How textbooks allow space for social biases or writers' prejudices

Updated on: Wednesday, August 11, 2010

“Ma, I'm hungry,” says Ramu, entering the kitchen. His mother was chopping greens… read the first few lines of a chapter in the class III State Board textbook for environmental science.

While the lesson goes on to talk about greens, parts of a plant and so on, in the illustration showing the mother chopping vegetables and the child asking her for food, there is another message that is not so loud — that it is the mother who has got to be in the kitchen, preparing food for the family. It is interesting to see how gender biases creep into textbooks, as if to reinforce existing stereotypes. Can textbooks or teachers enable students to question or challenge such notions?

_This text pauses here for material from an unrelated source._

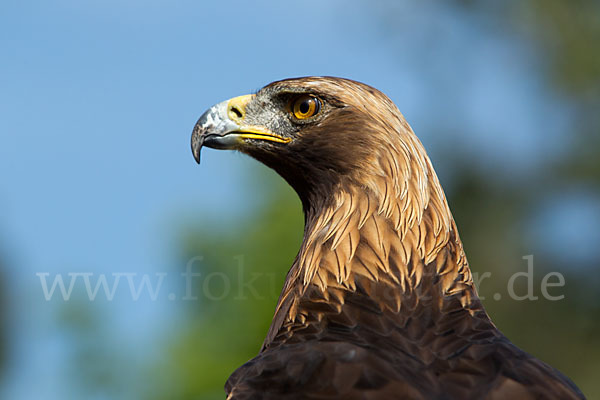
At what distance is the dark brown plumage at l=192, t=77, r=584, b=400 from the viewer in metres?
3.12

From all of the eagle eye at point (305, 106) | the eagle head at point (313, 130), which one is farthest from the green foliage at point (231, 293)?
the eagle eye at point (305, 106)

There needs to be a conscious attempt, say teachers.

Recalling one of her classes, S. Chithra, who handles class VI at the Panchayat Union Middle School in Hasthinapuram, near Guduvanchery, says: “We were discussing great scientists and suddenly one child asks me, ‘weren't there female scientists? How come you don't tell us about them'?” It immediately struck the teacher how children were very closely following the content discussed in the class.

“Another day, we had a debate on who should cook at home. It was very refreshing to hear some boys say they would love to. Teachers should create a space for such voices, too,” Ms. Chithra adds.

“Neither educational planners nor teachers may be expected to be free of biases,” says V. Geetha of Tara Publishing. As someone who has also been working in the area of textbook analysis and gender, she says the biases in textbooks have to do with the actual absence of feminists in educational planning and teacher training.

“Textbooks are closed systems of knowledge — unless teachers bring them alive and open them up for discussion. Biases in textbooks may reflect social biases or those of writers or a mixture of the two,” she says. Speaking of gender biases, Ms. Geetha says: “The addressee in textbooks is always male, middle class, urban, upper caste. When teachers use books and give examples, they are more likely than not to use the pronoun ‘he' than ‘she'.” “Importantly, these biases are never simply those of girls being left out. It is important to ask what sorts of boys are featured in our books: not working class, lower caste or Dalit boys…So it is not just that we don't have girls, we also don't have the variety,” she notes.

Ms. Geetha feels that while addressing the issue in a larger sense, it is important to revamp teacher training. “When we talk of gender, we often think of female teachers, but we need to think of how we are going to educate all teachers, including men.”